今度はタランティーノの第二次大戦モノ。前回紹介したスパイク・リー以上に「軍隊」というテーマが似合わなそうな監督ですが、やっぱりまともな軍隊は全然出てきません。第二次大戦期のフランスを舞台にしていますがもちろん歴史モノでもなく、まとまった部隊がドンパチするわけでもないので戦争映画として括るのもちょっとためらわれます。あえて言うなら「ならず者系」か。いちばん印象が似ているのは・・・「特攻大作戦」とかのB級戦争アクションかな。しかしもっとグロくて、お下劣な馬鹿映画です(笑)。

実際、B級映画をこよなく愛するタランティーノらしく冒頭からマカロニ・ウェスタンっぽい始まり方で、「ああこんなシーンあったよね」みたいなオマージュというかパクリシーンの連発。映像も音楽も最後までお遊び要素満載で、毎度恒例のタランティーノ自身の登場シーンや意外な豪華キャスト(ハーベイ・カイテルやサミュエル・L・ジャクソンが声だけ登場!)など、タランティーノ作品がキライじゃない人には存分に楽しめます。


<天才なのかアホなのか>

ストーリーは、ドイツ軍占領下のフランスでナチ狩りを任務とする米軍特殊部隊「バスターズ」がナチ高官の集まるプロパガンダ映画のプレミア上映会でうんぬん・・と説明するのが馬鹿らしくなるくらいどうでもいいっちゃどうでもいい内容。序盤の見所は「ユダヤ人ハンター」ランダSS大佐(クリストファー・ヴァルツ)のキャラの立ちっぷりと、レイン中尉(ブラッド・ピット)が指揮するバスターズの残虐さ(and滑稽さ)。

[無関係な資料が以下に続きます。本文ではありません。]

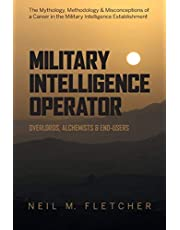 Military Intelligence Operator: Overlords, Alchemists & End-Users
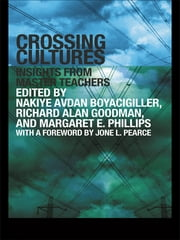 Crossing Cultures - Insights from Master Teachers ebook by Nakiye Avdan Boyacigiller,Richard Alan Goodman,Margaret E. Phillips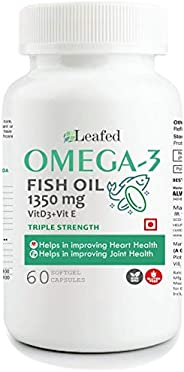 Leafed Fish Oil Omega 3 Triple strength 1350 mg with Vitamin D3 & Vitamin E (100% RDA) - 60 Softgel Caps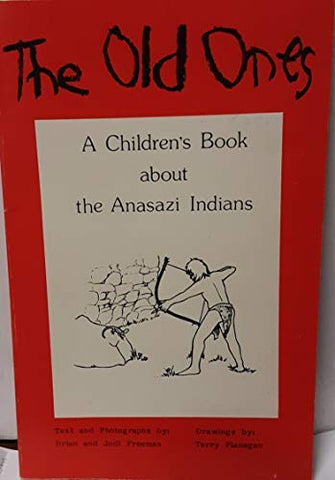 The Old Ones: A Children's Book About the Anasazi Indians
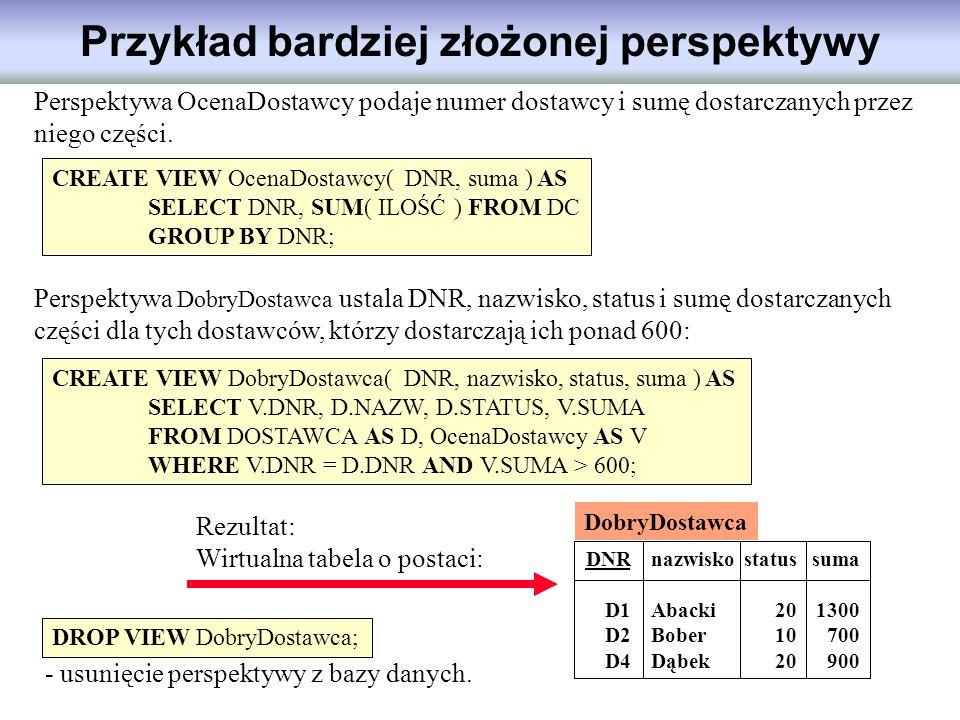 Przykład bardziej złożonej perspektywy CREATE VIEW OcenaDostawcy( DNR, suma ) AS SELECT DNR, SUM( ILOŚĆ ) FROM DC GROUP BY DNR; Perspektywa OcenaDosta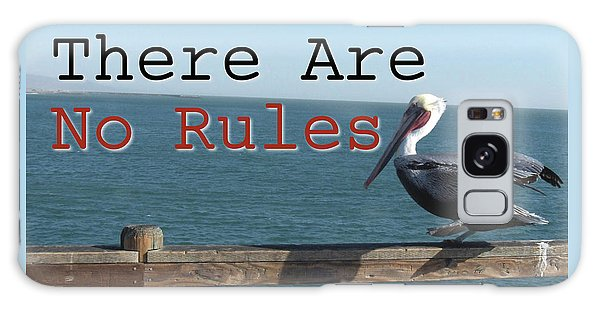 There Are No Rules Galaxy Case by Mark David Gerson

クリストファー・ヴァルツはハリウッド初起用ながらカンヌで男優賞を取っただけのことはあり、ティム・ロスがやりそうなゾクゾクするほどイヤらしいナチ将校を怪演。冒頭のフランス人農夫を尋問するシーンでも、何気ない会話から始まっていつの間にか相手に身動きをとれなくなさせているというタランティーノ節が炸裂。ムダ話のように見えて実は深い悪意のある会話シーンを書かせるとタランティーノの右に出るものはいないことがよ~くわかります。一方のブラピはマヌケ面の南部人将校役で、わざとなのか単に大根なのか判断が難しいスレスレの線でこれまた結構いい味だしてます。きっとリー・マービンっぽいマッチョな叩き上げ軍人の感じをオーバーアクトしたつもりなんでしょう。だからゴリラ顔なんだ(笑)。

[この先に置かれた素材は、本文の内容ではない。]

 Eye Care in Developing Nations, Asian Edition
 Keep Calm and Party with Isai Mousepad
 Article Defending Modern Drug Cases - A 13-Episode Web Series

ブラピが指揮するバスターズは、標的にしたナチの頭皮を剥ぐという残虐行為を平気でやってのける無法集団なのですが、ドイツ軍を裏切ったスティグリッツ軍曹(ティル・シュヴァイガー)とバットで殴り殺すのが得意技(!)のドノウィッツ軍曹(イーライ・ロス)以外は実はあまり前面には出てきません。キャラの立った無法者を集めてこその特殊部隊モノのはずですが、このへん脚本の路線変更があったのでしょう。その他のメンバーは「わかりやす~っ!」という見るからひ弱なユダヤ人の集まりとして紹介されるだけです。

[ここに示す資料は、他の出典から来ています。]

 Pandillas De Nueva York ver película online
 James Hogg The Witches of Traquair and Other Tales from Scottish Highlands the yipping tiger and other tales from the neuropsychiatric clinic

本作は過去のタランティーノ作品の中で最も興行的に成功したようですが(少なくともアメリカでは)、その原因の一つはユダヤ人がナチを容赦なくボッコボコにするというという構図が少なからず観客にカタルシスをもたらしたからに違いありません。自身ユダヤ人のイーライ・ロスなんかはユダヤ人のために頑張ったとまで言うほどで、本作を見て溜飲を下げたユダヤ人は実際少なくないのでしょう。それを示すように、海外のレビューでは中東系の方は大抵こき下ろしてますね。まあ、それもわかるわな(笑)。

通常の戦争映画では、たとえB級戦争アクションであっても、いくらリー・マービンが頑張っても歴史の大きな流れは変えられないのですが、本作のスゴイところはそういう歴史戦争映画のお約束を完全に無視しているところでしょう。映画館炎上シーンに象徴される「史実なんかクソ食らえ、面白きゃいいんだよ!とにかくナチをぶち殺せ!」という姿勢の徹底ぶりは、確かに無法者映画の極地といえるかもしれません(笑)。こうも軽々と何の苦労も無く従来の制約を超えられると、「そうか~、こういうのってアリなんだ!」と呆然としてしまったというのが率直な感想です。

ともかくタランティーノ好きの私としては、映画としてはめちゃめちゃ面白かったと思うのですが、他人にオススメしたくなるかというと・・微妙なところです。好意的な批評の中には、グロい暴力シーンをこれでもかと入れることで暴力の本質を描いてるとか、徹底的にユダヤ人に味方することでよくある「こっそりユダヤ万歳映画」を批判しているとか穿った見方もあるようですが、絶対タランティーノはそんなこと考えてないと思うな。単にアホなだけだと思うわ(笑)。

数あるレビューコメントの中で私が最も気に入ったのは、「タランティーノみたいなヤツを儲けさせるのは病んでいる社会だけだ!」というもので、この批判が一番素直に納得できました。面白いけど、こういう映画が大ヒットする世の中は確かにイヤだ(笑)。